KING KONG (RKO 1933) is unquestionably the greatest "big monster" movie ever made. The combination of fast-paced, perilous adventure, romance, dinosaur battles, and the Eighth Wonder of the World himself, KING KONG ruled the movie houses.
The most amazing thing about the picture, however, was that all the scenes showing Kong's full body as well as the dinosaurs were done in stop-motion animation. Lost in the avalanche of today's computer-generated imagery (CGI), stop-motion was the early method that was used for animating objects that would have been too difficult to otherwise portray on film.
Everyone knows the stunning achievements made in stop-motion by Ray Harryhausen. His movies featuring "Dynamation" were filled with exciting scenes of everything from sword-wielding skeletons to cyclopean giants. But, decades before Harryhausen was a group of animators led by Willis O'Brien that were thrilling moviegoers with their pioneering camera techniques.
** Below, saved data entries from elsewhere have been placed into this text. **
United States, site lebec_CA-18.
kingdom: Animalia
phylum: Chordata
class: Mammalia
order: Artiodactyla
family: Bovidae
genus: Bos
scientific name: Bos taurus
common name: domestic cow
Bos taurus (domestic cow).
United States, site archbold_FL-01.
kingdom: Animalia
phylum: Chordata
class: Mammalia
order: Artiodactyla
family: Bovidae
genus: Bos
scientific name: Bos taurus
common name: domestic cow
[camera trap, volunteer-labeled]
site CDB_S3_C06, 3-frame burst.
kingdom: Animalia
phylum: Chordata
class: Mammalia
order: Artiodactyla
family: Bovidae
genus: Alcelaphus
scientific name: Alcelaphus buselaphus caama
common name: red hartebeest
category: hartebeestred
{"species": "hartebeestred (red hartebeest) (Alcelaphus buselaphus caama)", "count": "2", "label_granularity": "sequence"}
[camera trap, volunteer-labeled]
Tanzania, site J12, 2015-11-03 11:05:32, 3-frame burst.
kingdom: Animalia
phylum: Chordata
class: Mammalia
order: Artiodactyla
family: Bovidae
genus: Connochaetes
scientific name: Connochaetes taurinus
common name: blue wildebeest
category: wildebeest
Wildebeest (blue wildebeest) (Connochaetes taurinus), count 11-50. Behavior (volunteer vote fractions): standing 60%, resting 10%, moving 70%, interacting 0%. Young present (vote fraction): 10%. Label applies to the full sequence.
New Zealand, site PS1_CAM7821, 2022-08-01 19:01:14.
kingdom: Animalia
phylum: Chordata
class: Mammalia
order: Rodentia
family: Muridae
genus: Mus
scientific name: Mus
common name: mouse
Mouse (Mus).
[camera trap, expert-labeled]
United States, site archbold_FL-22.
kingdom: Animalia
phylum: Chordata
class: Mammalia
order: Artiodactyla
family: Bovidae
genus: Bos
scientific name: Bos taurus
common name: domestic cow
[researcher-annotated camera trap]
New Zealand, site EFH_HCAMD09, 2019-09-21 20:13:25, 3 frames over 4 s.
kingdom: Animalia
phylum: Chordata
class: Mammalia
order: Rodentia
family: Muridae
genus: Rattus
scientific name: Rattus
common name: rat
Their art culminated in the RKO feature film, KING KONG and it smashed the box office just like Kong broke down the gate on Skull Island.
Pictured here is a rare photo from Willis O'Brien's KING KONG scrapbook sold at auction on July 30, 2012, for $2,000. "Obie" as he was affectionately called, was the special effects supervisor and had an important role in bringing sculptor Marcel Delgado's model of Kong to life. The combination worked and the film became a sensation.
The photo below is how it appeared in the scrapbook. The reverse tells, in O'Brien's own hand, the picture is depicting the scene where Kong is climbing up the Empire State Building. The straight edge was used to match the composite shot of the building. The title photo above shows a vertical shot of Kong as he would have looked in the film.